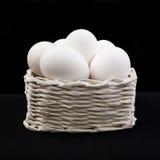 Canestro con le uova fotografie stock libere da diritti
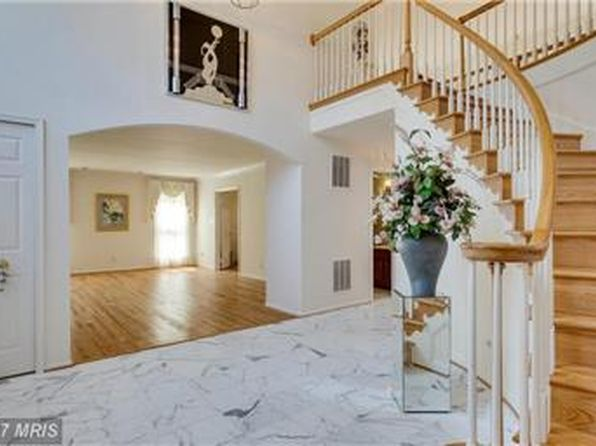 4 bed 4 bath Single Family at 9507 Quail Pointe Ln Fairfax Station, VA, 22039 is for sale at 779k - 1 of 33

━━━━━━━━━━

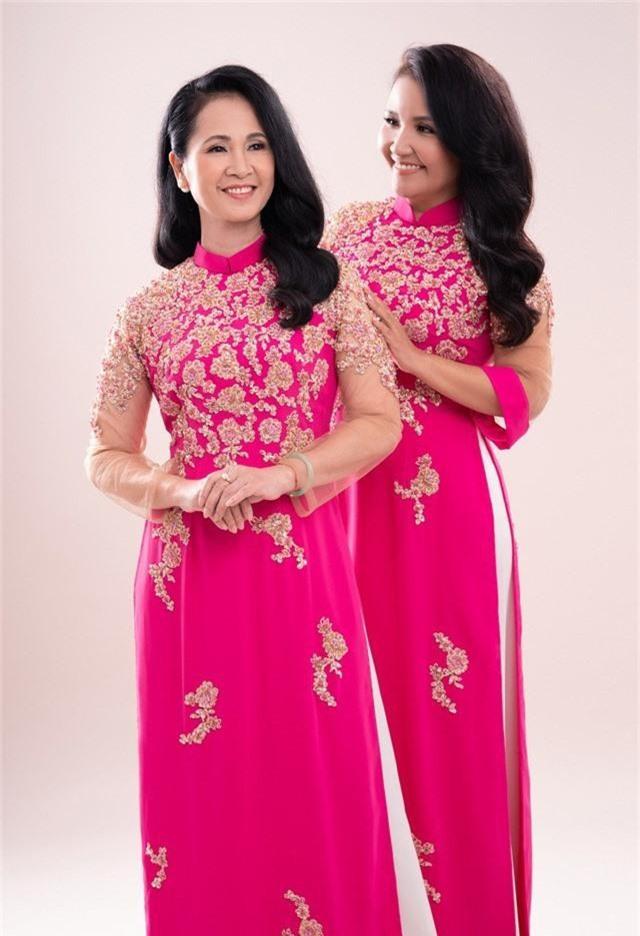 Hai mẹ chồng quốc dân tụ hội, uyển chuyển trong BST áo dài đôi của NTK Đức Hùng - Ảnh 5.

━━━━━━━━━━

What the exercise asks: Quote the data above exactly from the line with "Canestro con le" to the line with "4 bed 4 bath", both ends counted, and nothing else. Pictures don't go in.

Solution to this exercise:
 Canestro con le uova fotografie stock libere da diritti
 4 bed 4 bath Single Family at 9507 Quail Pointe Ln Fairfax Station, VA, 22039 is for sale at 779k - 1 of 33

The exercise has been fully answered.